Bossa Nova, the Beatles, and the Problem with Perfection
I was driving the other day. For some reason, I couldn’t get the bluetooth on my phone to connect with the car’s sound system, so I found myself listening to the Beatles station on XM radio. I’ve been in a podcast haze for the last several months, and despite my affinity for them, was needing a bit of melody in my heart and body to balance out all that heightened cognitive consumption.
I didn’t grow up on the Beatles mind you. Sure, both my parents were musicians, yet they didn’t really grow up on the Beatles either. It wasn’t their thing. They (and as a result, I) grew up on jazz, namely, the Bossa Nova brand. I’m not mad about it either.
My Beatles education comes from my husband. As a drummer, producer, and the biggest music nerd I’ve ever met, he’s constantly schooling me about the legendary imprint those fab four left on the world. I’m grateful for this and always trying to listen for another layer of genius each time I hear one of their songs.
Back to the other day...I had one of those “aha” moments in the car on my way back from Target.
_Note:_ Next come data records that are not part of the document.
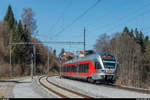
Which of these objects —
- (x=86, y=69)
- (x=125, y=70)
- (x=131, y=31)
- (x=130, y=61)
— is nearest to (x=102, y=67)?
(x=86, y=69)

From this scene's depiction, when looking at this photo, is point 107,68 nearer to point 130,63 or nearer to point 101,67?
point 101,67

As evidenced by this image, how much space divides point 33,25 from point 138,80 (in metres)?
36.5

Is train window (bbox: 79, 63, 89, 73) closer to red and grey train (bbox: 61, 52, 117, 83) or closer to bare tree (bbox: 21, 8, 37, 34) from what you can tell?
red and grey train (bbox: 61, 52, 117, 83)

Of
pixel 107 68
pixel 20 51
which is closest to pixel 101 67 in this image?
pixel 107 68

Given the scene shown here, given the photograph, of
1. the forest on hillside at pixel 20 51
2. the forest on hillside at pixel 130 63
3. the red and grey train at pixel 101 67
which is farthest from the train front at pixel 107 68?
the forest on hillside at pixel 20 51

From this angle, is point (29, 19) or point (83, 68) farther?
point (29, 19)

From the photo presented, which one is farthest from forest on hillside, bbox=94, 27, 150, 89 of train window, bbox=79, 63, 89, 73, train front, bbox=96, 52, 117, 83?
train front, bbox=96, 52, 117, 83

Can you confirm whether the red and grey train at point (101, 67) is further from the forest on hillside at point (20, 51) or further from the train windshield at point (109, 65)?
the forest on hillside at point (20, 51)

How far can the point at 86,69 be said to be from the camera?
25000 mm

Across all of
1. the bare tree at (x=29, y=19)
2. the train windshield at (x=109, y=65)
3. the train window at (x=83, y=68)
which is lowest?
the train window at (x=83, y=68)

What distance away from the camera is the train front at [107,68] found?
2117 centimetres

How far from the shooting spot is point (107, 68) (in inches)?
840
You ready for this?
We absolutely can’t entertain the creative process and perfectionism in the same room, let alone breathe. They are distinct enemies and hate each other’s guts.
Why? Creativity is messy and takes loads of courage and curiosity. Perfectionism depends on control and reeks of fear. Creativity requires letting go in order to trust a higher, more vulnerable process. Perfectionism is an excuse we give ourselves as to why we stay stuck in the need for certainty. Really, it’s just a scared man’s game. There’s nothing virtuous or noble about perfectionism. It’s a total sham.
If you listen back to some of Bossa Nova’s most magical moments, you’ll undoubtedly find two central characters, Astrud Gilberto & Antonio Carlos Jobim (well three…Stan Getz). You know what you will not find? Autotune, a thing they use in modern music production that can take your tone deaf 82-year-old grandmother and make her sound like Brandi Carlisle. It’s like photoshopping a recording.
Guess what? There was no photoshopping the Beatle’s either. Despite their masterful, tight sound, what makes it so good and authentic is the quirky, jangly, and quintessential English flavor we know and love. It’s all them. As I listened to In My Life, a total favorite, I was reminded of the simple wizardry hidden all throughout. Likewise with Corcovado, a classic Getz/Gilberto tune. Both, in my estimation, are iconic complete with endearing pitchiness, that yummy analog warmth, and an energy that’s palpable—breathable.
Anything worth doing is worth doing poorly. I’ve clung tightly to this mantra for years. If you are waiting to write the perfect book, give a pristine presentation, release a musical masterpiece, or develop the fanciest website for your business before you ever put yourself out there, you’ve already missed a great opportunity. It’s the opportunity to find your voice and begin using it despite the nervous, wobbly first couple hundred efforts. Also, it’s the opportunity to be known.
It’s true. You and I may never make jazz or rock n’ roll history. However, as human beings born to create (and yes, you are highly creative no matter what you think), we have a responsibility to live courageously in the direction of our dreams. It’s what separates us from animals—this ability to make up stories and all sorts of other stuff. It gives us meaning. It gives us purpose. Purpose, after all, is the opposite of depression, not happiness like we tend to assume.
The world doesn’t want your perfection, it wants you. Ask yourself what it is you would do, create, or be today if fear was not an option. What’s that treasure hidden deep inside you?
Got it? Go write it down. Every detail you can muster. You know what? You’re already one step closer. I dare you to take one more. Go fall flat on your face and get back up. Take another. That’s called courage. And that, my friend, is more than perfect…it’s everything.